• _Directions_
Which lines in the entries below contain the word "would"? Return each such line, treating uppercase and lowercase as different.

[Recorded data]
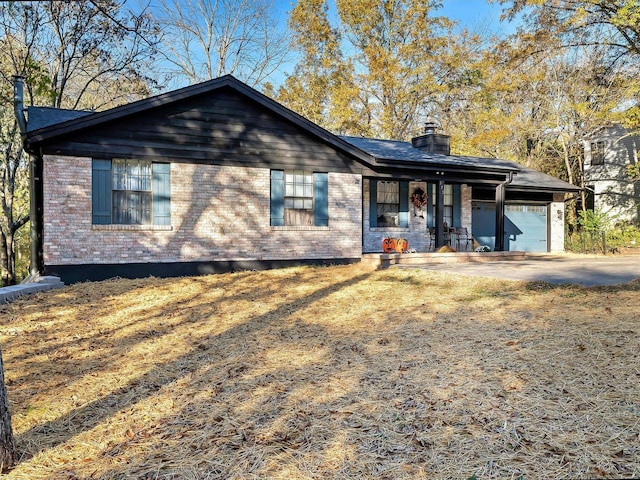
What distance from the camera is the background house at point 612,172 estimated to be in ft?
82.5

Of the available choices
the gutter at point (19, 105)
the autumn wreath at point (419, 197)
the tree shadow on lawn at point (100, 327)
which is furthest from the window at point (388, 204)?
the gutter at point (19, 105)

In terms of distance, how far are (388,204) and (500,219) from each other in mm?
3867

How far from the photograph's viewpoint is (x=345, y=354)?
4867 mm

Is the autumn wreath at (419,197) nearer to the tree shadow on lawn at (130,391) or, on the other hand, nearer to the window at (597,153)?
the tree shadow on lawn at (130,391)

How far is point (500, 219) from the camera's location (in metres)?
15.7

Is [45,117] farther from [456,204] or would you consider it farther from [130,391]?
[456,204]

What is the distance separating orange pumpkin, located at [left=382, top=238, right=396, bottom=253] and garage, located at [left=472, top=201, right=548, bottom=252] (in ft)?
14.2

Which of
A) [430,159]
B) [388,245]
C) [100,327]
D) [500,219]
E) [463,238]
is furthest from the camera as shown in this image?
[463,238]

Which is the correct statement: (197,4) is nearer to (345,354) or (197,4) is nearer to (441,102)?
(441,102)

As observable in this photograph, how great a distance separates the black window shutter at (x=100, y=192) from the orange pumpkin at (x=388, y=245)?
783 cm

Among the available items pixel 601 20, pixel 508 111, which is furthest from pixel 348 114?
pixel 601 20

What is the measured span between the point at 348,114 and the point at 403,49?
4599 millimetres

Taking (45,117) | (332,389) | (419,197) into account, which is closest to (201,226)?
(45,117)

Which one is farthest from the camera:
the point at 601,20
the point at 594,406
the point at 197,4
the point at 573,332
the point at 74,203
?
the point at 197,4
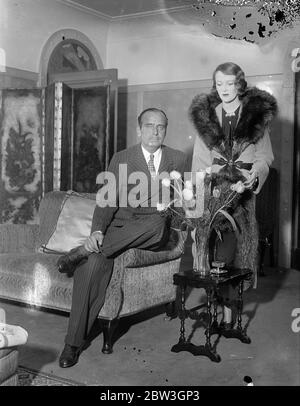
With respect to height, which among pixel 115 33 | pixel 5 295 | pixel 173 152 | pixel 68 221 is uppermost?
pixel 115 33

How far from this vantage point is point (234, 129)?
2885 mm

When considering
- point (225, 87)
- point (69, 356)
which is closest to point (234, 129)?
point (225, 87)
---
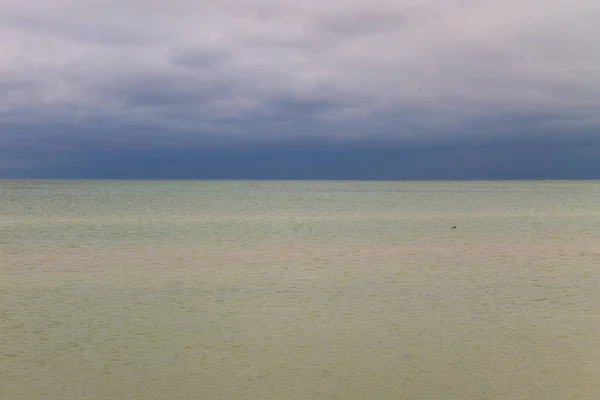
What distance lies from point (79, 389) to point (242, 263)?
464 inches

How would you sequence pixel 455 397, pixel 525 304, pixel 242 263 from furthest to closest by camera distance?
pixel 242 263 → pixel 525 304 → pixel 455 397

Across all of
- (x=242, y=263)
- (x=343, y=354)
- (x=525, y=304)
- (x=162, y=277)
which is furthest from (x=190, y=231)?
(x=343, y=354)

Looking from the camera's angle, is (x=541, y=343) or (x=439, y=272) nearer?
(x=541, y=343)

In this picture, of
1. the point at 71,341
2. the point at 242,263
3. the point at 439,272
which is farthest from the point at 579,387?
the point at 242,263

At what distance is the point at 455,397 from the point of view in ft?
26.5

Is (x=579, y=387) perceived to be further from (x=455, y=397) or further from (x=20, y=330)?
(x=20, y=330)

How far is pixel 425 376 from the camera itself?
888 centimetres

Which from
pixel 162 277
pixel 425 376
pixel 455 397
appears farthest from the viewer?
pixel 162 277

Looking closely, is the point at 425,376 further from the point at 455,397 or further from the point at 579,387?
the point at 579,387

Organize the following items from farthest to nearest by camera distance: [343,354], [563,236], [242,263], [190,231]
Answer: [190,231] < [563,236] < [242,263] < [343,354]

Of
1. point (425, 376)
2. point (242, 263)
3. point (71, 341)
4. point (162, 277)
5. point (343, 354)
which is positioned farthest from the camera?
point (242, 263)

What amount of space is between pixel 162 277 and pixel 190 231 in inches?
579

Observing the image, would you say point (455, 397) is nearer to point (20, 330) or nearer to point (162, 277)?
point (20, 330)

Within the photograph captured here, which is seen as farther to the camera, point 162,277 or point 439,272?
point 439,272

• _Complete response_
Is [45,117] farther from [456,204] or would you consider it farther from [130,391]?
How would you sequence pixel 455 397, pixel 525 304, pixel 242 263 from furthest to closest by camera distance?
Observing the image, would you say point (455, 397) is nearer to point (20, 330) or nearer to point (162, 277)?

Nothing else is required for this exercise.